Remember that the Sampson method only finds a first-order approximation of
the
nearest point
on the variety v_h.
b) Apply the Sampson error method iteratively to improve all
point-pair estimates X^_i. On each iteration
for each
point pair estimate X^_i, add all or part of the computed error vector
<delta_X> to X^_i.
Each estimate
X^_i should rapidly converge to a point on the variety v_h, or in plain English,
the point
pair will
satisfy
(Hx
<cross> x' = almost 0), or equivalently, ||Ah||^2= almost 0, or ||C_H(X_i)||^2=almost
zero.
Stop when
each the ||X^_i||^2 changes by less than 1/1024 per iteration.
c) Copy the input hintfile to the output (as in Project 2),
and print H & correction vectors as in part 3) above.

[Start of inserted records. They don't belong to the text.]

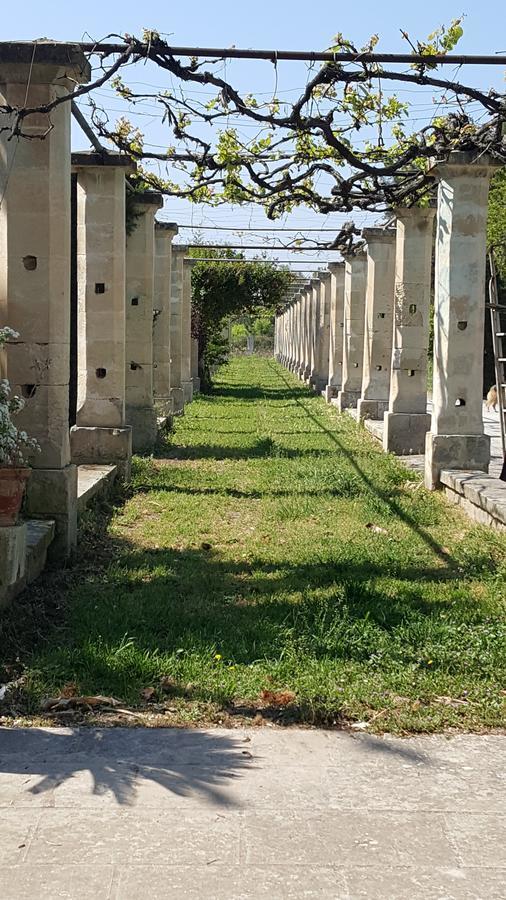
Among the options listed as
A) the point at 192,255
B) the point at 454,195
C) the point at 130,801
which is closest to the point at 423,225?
the point at 454,195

5) Extra Credit Only: Extend your iterative method to adjust both H matrix and point estimates for minimum reprojection error. Does your method converge with randomly generated noise?
Though I encourage you to
incorporate your work into the 3D viewer you made in Project 1, it is not
required.
You will not be penalized in any way if you choose instead to write a
stand-alone, command-line driven program invoked
by:
proj3 infile.hint outfile.hint
If MFC is your friend, then you may prefer to incorporate a file reader and writer for these 'hint' files into your viewer so you can see their results on-screen. Either way, don't let the vagaries of Windows MFC programming frustrate you or eat up too much of your time; it's the projective geometry that matters here.
The hint file format is the same one used in Project 2. The only
changes are the 3 additional commands listed above.

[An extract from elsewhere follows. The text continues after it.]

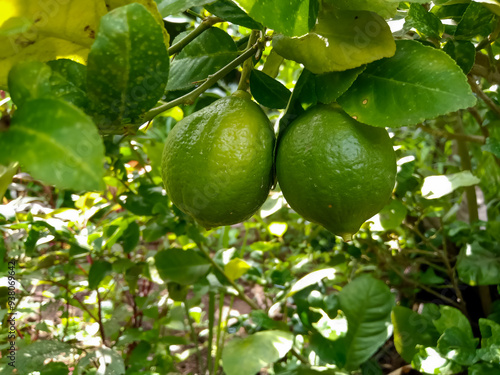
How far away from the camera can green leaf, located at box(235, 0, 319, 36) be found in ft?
1.13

Also as in Project 2, you can easily make your own test data. Please post
them to the newsgroup if you wish to share them. I suggest that you:
1) Construct a simple H matrix, perhaps containing integers.
2) Generate a sequence of random point_3 input points--(your code can now accept
ANY x,y,w values).
3) Apply your H matrix to compute output points.

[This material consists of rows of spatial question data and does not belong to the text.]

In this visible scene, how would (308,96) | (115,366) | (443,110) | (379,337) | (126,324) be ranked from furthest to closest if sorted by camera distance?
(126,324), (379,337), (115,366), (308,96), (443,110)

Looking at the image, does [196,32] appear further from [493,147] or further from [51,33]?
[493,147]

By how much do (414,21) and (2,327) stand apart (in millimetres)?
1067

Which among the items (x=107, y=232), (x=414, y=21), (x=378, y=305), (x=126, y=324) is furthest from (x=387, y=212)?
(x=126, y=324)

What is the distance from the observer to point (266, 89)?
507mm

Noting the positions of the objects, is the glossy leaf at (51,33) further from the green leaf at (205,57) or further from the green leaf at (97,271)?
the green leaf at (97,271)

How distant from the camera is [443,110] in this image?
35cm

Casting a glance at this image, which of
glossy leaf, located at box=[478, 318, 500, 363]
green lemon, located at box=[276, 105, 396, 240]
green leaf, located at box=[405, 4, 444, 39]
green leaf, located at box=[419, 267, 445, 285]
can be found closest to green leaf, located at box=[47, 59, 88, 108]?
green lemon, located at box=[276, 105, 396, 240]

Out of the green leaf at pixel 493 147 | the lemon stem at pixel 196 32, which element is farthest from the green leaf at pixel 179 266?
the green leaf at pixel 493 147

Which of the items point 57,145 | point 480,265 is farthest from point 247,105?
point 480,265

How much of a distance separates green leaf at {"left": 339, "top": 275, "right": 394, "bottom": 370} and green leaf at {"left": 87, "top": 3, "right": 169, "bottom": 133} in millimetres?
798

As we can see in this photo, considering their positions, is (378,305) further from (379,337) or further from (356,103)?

4) These point pairs correspond perfectly--they are all 'on the variety v_h'.
First make sure your code can handle these properly.
5) Next, try adding small random errors to these 'perfect' input and output
points--try corrupting just one point pair at first, and see if your Sampson
method can remove it and report the error to you.
6) Finally, add random errors to all the points, and see how well your estimator
extracts H from the noise and undoes the corruptions you added.